Surpris par un paparazzi avec Eléna, sa maîtresse, célèbre mannequin, le milliardaire Pierre Levasseur tente d'éviter un divorce sanglant en inventant un mensonge invraisemblable. Il profite de la présence sur la photo d'un passant, François Pignon, pour affirmer à sa femme qu'Eléna n'est pas avec lui, mais avec Pignon, modeste voiturier. Levasseur, pour accréditer son imposture, est obligé d'envoyer la trop belle Eléna vivre avec Pignon.

TELERAMA
De film en film, Francis Veber a créé un personnage qui est vite devenu un caractère. François Pignon, ou la résistance poétique face à la brutalité du monde. Un inspecteur Clouseau pour la maladresse physique, qui avancerait dans la vie avec de l’âme plein les mirettes. Le premier Pignon fut Jacques Brel dans L’Emmerdeur, écrit par Veber et réalisé par Edouard Molinaro. Le plus célèbre – dans Les Compères et Les Fugitifs – fut Pierre Richard l’élastique, l’enjoué, le funambule, le gars à la faiblesse entêtée qui réussissait, par sa candeur, à résister au monde des grands. Depuis, Pignon est devenu grandiosement absurde (avec Jacques Villeret dans Le Dîner de cons) et angoissé moderne (avec Daniel Auteuil dans Le Placard). Son dernier avatar en date, dans La Doublure, convainc nettement moins.

Pignon, c’est en principe l’homme invisible, celui que les femmes, distraites ou pressées, ne songent même pas à regarder. Veber a eu beau coiffer Gad Elmaleh comme personne ne se coiffe plus depuis trente ans et l’habiller comme un sac, l’acteur reste si joli garçon qu’on a bien du mal à comprendre l’indifférence que lui manifeste la fille qu’il aime (Virginie Ledoyen).

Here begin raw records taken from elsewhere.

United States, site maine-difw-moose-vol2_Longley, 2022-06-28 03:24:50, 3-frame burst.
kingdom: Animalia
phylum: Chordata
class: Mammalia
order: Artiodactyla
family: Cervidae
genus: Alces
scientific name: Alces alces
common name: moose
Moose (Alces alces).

Qu’Alice Taglioni, qui incarne, elle, un top model naïf et sentimental, ne quitte pas le salaud qui lui sert d’amant pour ce joli jeune homme tendre et discret est un des nombreux « mystères » du scénario de Francis Veber.

Donc, le François Pignon 2006 est voiturier pour un restaurant chicos. Il est fou amoureux d’une jeune libraire et flanqué d’un ami (Dany Boon) qui squatte chez lui. Le hasard le fait passer dans une rue où un paparazzi guette la rencontre d’un homme d’affaires millionnaire (Daniel Auteuil) avec le fameux top model. Pour éviter le scandale et, surtout, le divorce avec sa richissime épouse (Kristin Scott Thomas), l’homme d’affaires engage Pignon pour jouer le rôle de l’amant de sa maîtresse. Pour devenir sa doublure.

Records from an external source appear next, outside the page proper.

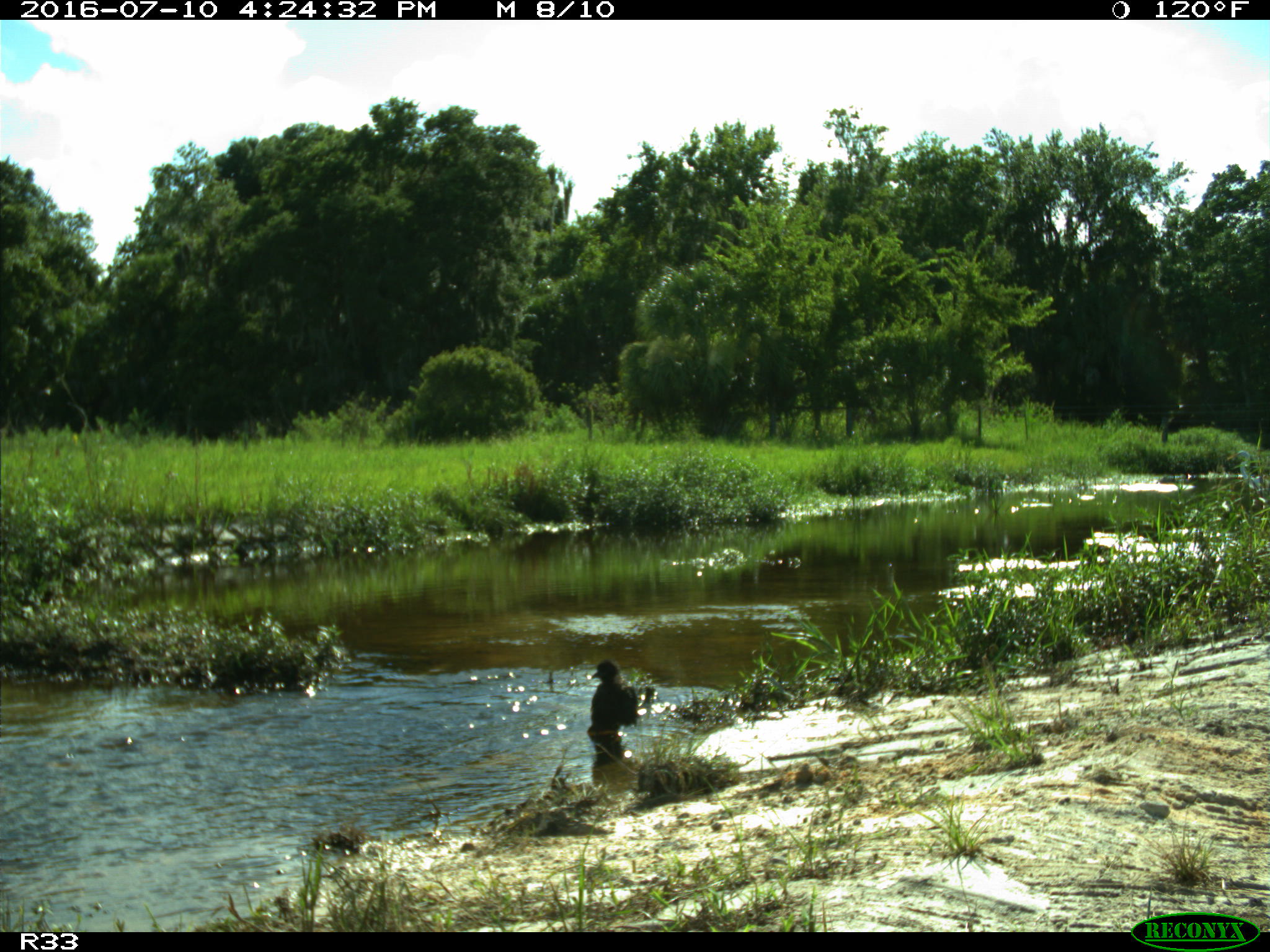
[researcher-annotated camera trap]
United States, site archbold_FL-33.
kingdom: Animalia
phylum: Chordata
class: Aves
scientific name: Aves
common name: birds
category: unidentified bird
Unidentified bird (birds) (Aves).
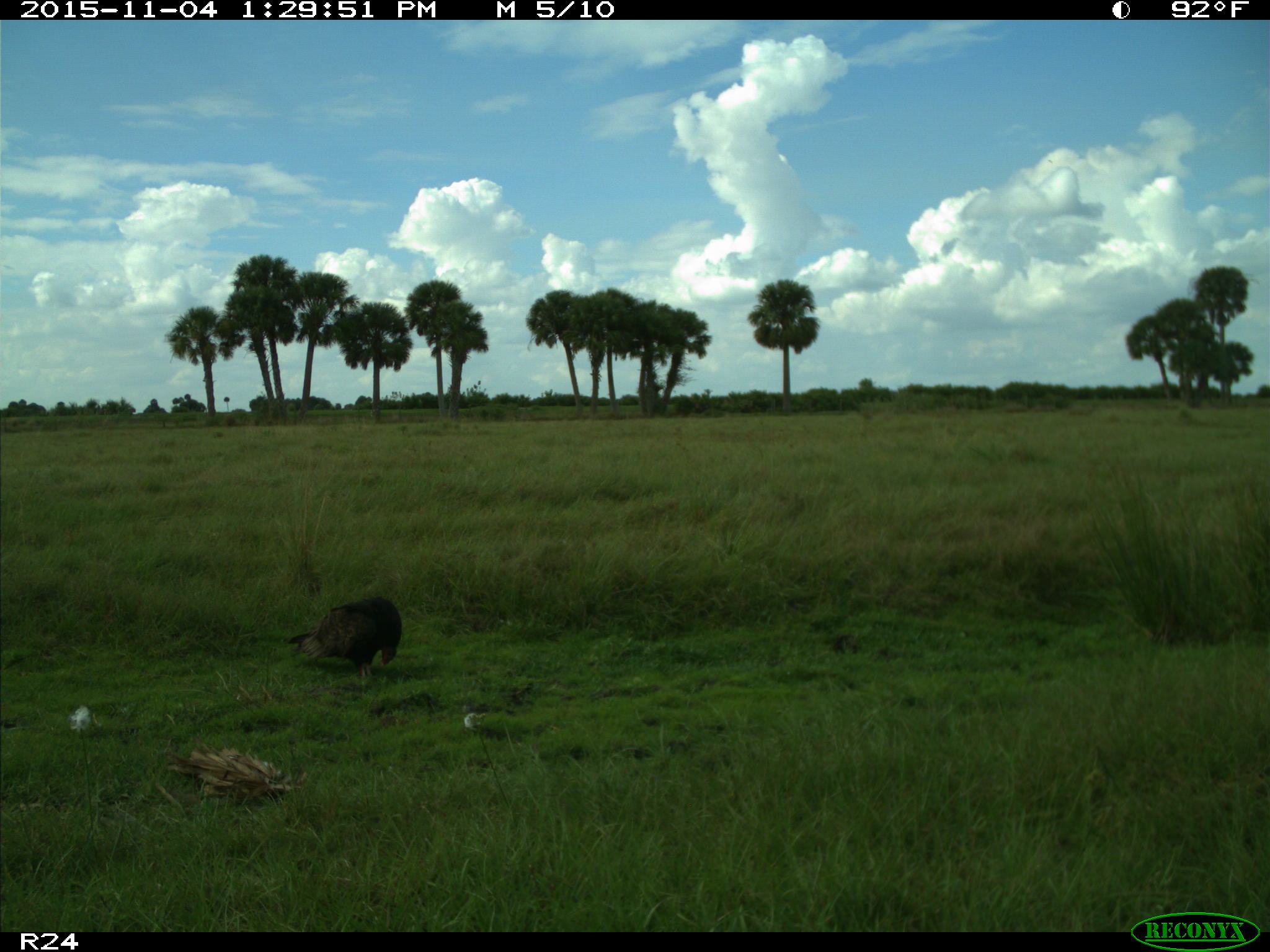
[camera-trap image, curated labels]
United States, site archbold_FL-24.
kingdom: Animalia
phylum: Chordata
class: Aves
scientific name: Aves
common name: birds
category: unidentified bird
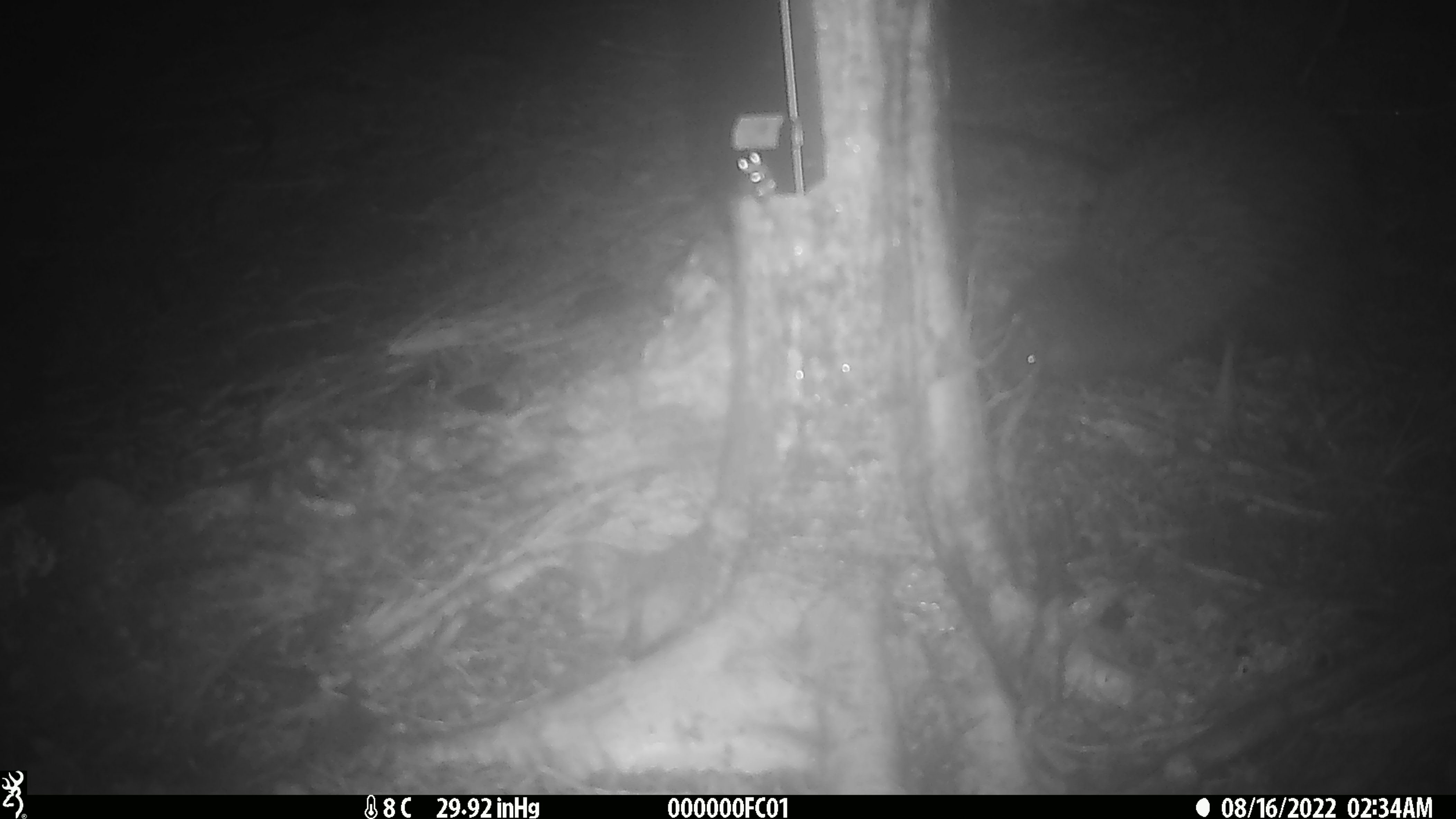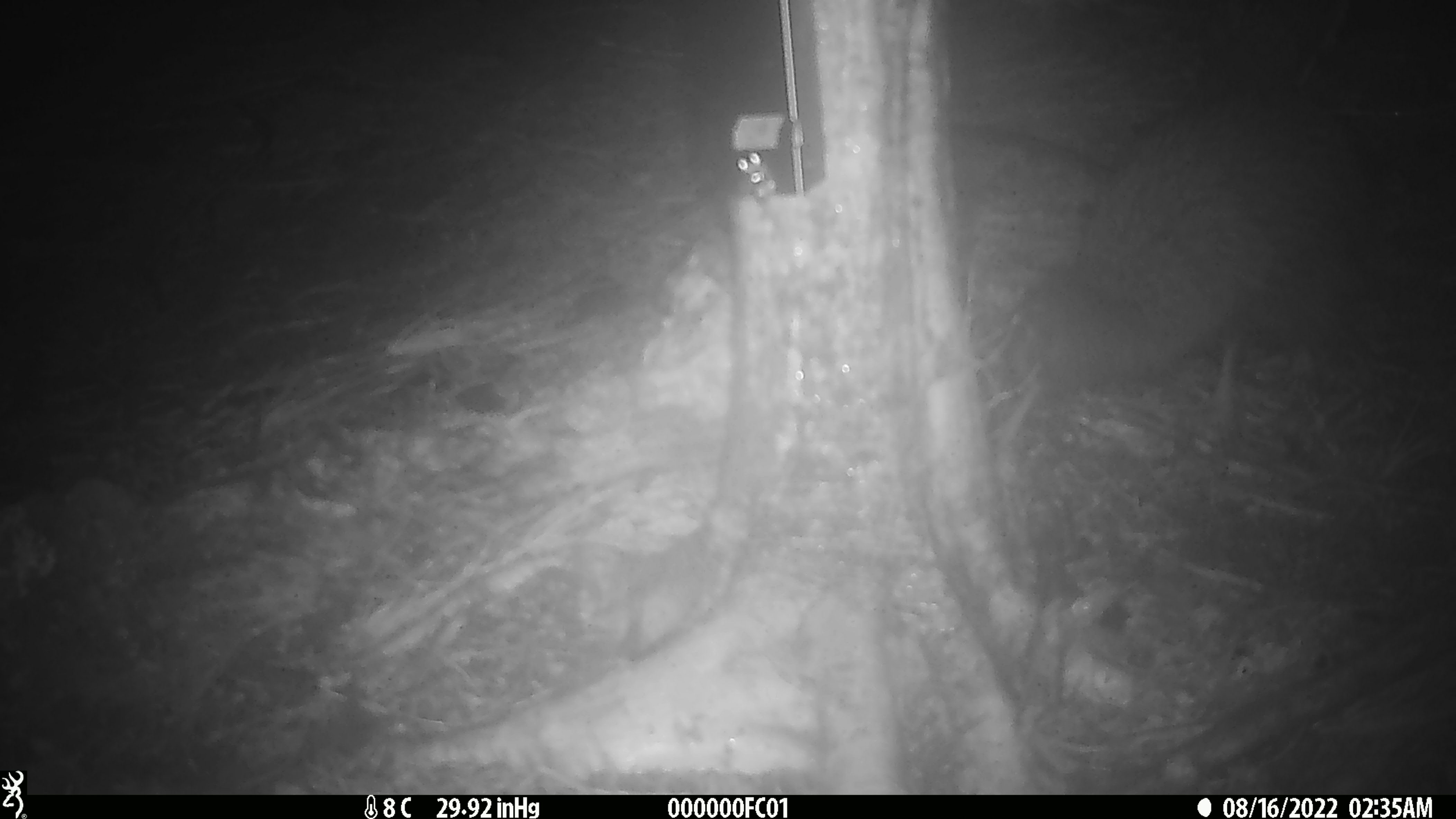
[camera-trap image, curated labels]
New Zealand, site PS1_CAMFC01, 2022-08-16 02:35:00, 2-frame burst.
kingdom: Animalia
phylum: Chordata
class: Aves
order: Apterygiformes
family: Apterygidae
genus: Apteryx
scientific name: Apteryx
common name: kiwi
Kiwi (Apteryx).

Jolie idée, annonciatrice d’un film efficace et d’un triomphe de plus. Car tout le monde aime Francis Veber. Lui, d’abord ; le public, ensuite. Seuls les critiques, ces éternels ronchons, détonnent dans le concert de louanges qui salue chaque film du « success man » français. Mais, jusqu’alors, s’ils mettaient en doute son talent de réalisateur, ses détracteurs étaient bien forcés de concéder au cinéaste une habileté à jongler avec les figures imposées du vaudeville.

Pas d’habileté, cette fois. Son intrigue posée, Veber semble s’en désintéresser. Les personnages n’évoluent pas. Les gags sont rares. Aucune surprise. Pas même le désir de saisir, en filigrane, l’air du temps. Dans Le Placard, probablement son film le plus démoli par la presse, il se livrait, mine de rien, à une critique rigolote de notre société – la vie en entreprise et le politiquement correct. Ici, il se contente d’opposer mollement deux clans figés : les riches, contemplés avec une condescendance facile, et les pauvres, observés avec une (feinte) candeur agaçante.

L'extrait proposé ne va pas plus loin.